Dick Adolf Viktor Helander (23 June 1896 – 14 August 1978) was a Swedish bishop in Strängnäs diocese between 1952 and 1953 and a professor. He lost his position as a bishop in the aftermath of a defamation case.

==Life and career==
Helander was born 23 June 1896 in Nyköping, and graduated from Karolinska college in Örebro in 1915. After studies in Uppsala and Gothenburg Helander received a fil, cand. in philosophy in 1918. Helander officially became a priest on 20 May 1923 in Lunds congregation. In 1931 he became a docent in practical theology at Lund University. In 1952, Helander was named bishop of Strängnäs.
Helander died on 14 August 1978, when he was hit by a tram in Gothenburg. He was buried at the Mariachurch on 30 August 1978.

* [WHAT YOU NEED TO DO]:
Summarize the passage on Dick Helander in two sentences.

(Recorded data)
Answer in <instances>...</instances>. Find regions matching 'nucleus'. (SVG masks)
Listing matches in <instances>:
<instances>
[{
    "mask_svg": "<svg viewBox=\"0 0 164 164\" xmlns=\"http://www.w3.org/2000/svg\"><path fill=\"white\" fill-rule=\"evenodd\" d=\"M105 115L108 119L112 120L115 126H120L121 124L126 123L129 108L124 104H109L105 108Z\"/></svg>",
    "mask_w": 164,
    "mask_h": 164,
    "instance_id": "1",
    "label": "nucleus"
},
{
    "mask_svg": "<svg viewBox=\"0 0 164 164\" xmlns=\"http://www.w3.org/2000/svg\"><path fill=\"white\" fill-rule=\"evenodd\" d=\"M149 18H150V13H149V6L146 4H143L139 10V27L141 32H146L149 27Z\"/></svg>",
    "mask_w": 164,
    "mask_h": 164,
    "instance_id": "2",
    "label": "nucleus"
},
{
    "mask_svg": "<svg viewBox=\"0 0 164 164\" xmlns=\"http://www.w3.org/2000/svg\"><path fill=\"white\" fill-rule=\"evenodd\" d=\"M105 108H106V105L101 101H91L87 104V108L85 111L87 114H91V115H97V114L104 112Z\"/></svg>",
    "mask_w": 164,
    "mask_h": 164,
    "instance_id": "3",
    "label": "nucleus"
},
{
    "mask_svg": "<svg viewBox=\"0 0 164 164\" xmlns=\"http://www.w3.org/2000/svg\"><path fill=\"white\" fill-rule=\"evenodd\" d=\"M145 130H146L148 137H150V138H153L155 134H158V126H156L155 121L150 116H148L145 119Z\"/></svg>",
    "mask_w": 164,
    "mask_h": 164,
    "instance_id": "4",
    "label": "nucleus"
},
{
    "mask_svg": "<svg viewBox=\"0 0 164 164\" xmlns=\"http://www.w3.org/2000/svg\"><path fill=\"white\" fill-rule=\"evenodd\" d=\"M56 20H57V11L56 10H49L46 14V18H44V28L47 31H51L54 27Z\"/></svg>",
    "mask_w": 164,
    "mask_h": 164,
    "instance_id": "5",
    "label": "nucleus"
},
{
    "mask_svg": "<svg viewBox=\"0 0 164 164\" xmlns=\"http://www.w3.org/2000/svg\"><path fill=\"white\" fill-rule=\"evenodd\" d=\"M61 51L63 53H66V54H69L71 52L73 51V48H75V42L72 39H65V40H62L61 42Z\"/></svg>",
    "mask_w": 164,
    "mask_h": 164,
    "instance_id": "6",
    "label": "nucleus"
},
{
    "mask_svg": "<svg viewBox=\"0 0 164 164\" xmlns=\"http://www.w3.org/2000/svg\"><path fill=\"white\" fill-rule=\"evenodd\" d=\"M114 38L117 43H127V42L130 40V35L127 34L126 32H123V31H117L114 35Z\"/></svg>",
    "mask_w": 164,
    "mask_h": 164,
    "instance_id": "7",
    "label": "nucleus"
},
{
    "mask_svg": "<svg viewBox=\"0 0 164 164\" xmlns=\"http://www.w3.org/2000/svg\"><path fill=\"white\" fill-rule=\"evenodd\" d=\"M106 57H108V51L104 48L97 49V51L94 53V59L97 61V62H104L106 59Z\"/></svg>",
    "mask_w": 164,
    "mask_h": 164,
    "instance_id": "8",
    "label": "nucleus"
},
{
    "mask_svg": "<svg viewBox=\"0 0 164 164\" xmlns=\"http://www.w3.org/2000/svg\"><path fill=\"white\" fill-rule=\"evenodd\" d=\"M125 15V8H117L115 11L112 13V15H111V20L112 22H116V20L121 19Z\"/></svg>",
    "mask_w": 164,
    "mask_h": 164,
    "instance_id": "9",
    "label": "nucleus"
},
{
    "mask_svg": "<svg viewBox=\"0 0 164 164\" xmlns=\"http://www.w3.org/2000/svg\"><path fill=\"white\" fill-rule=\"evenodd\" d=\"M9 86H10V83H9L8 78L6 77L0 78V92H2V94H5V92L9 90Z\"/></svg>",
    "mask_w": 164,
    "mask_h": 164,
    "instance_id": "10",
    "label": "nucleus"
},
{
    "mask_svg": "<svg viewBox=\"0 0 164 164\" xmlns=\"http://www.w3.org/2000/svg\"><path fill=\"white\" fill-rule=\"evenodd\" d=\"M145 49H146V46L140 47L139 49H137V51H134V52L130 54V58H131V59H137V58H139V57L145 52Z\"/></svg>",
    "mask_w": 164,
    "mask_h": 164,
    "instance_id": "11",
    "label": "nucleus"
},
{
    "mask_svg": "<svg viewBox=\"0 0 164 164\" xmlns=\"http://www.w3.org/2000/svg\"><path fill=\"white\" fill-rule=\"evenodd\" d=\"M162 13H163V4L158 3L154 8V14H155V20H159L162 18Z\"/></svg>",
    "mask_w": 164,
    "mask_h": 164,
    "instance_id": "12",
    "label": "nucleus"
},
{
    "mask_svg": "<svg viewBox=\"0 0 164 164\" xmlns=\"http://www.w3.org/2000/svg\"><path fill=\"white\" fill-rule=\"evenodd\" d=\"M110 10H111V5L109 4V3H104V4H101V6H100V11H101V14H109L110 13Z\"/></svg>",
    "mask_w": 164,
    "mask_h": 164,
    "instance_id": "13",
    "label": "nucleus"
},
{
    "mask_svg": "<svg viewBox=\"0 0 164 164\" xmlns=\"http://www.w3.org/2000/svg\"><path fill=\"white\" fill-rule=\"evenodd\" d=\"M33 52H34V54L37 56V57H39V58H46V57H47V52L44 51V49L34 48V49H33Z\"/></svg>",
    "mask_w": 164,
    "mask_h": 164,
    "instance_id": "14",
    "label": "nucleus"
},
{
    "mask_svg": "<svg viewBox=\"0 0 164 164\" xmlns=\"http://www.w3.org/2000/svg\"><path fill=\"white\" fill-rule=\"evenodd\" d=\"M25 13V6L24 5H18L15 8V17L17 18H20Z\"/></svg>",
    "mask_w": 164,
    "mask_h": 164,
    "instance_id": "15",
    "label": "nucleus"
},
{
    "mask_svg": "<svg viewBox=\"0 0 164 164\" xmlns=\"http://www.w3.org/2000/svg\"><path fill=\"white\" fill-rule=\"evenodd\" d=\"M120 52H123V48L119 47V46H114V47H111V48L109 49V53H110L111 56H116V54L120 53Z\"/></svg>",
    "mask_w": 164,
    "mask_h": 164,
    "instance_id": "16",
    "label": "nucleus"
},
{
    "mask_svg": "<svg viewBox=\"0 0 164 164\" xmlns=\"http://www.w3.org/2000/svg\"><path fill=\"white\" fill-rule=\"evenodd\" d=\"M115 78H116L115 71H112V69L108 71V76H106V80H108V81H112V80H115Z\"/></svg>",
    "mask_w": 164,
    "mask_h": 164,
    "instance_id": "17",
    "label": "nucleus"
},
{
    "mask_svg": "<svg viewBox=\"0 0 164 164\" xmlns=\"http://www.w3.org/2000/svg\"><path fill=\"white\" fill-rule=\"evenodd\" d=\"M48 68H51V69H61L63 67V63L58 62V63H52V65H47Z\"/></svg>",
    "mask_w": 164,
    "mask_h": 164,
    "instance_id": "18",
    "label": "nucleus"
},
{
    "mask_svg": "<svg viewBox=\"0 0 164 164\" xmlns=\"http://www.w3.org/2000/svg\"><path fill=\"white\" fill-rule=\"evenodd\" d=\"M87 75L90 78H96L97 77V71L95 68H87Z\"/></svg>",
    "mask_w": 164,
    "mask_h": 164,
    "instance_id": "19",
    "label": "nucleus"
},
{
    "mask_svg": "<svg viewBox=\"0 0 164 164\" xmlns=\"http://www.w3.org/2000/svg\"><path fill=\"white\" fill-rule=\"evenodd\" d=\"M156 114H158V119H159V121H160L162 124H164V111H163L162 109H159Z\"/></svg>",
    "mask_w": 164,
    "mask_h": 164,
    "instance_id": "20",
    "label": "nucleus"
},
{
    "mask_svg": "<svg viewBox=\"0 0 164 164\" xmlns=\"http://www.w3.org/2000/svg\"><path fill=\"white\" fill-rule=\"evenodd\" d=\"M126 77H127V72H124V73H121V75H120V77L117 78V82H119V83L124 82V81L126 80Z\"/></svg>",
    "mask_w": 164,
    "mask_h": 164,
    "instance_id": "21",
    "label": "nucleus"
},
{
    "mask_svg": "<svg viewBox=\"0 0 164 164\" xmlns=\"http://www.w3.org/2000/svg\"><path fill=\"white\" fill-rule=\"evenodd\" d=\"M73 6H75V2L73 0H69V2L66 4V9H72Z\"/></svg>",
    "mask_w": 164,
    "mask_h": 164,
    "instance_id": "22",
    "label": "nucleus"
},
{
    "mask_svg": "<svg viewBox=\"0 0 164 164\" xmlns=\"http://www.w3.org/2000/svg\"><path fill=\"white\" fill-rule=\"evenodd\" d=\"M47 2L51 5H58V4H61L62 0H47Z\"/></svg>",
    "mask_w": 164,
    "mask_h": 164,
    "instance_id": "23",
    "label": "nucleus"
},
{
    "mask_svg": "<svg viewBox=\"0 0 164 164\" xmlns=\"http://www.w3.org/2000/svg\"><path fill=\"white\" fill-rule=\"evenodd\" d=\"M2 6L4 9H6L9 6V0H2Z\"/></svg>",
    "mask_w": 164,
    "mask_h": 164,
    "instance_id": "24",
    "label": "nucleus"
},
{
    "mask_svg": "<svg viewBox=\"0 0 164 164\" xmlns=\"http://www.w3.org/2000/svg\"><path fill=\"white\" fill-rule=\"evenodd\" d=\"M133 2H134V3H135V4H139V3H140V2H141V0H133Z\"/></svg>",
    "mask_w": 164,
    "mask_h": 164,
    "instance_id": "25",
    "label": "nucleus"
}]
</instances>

* [SOLUTION FOR THIS EXERCISE]:
Dick Adolf Viktor Helander (1896–1978) was a Swedish professor and bishop in Strängnäs diocese from 1952 to 1953, who lost his position as bishop in the aftermath of a defamation case. Born in Nyköping, he studied in Uppsala and Gothenburg, became a priest in 1923 and a docent in practical theology at Lund University in 1931, and died in 1978 after being hit by a tram in Gothenburg.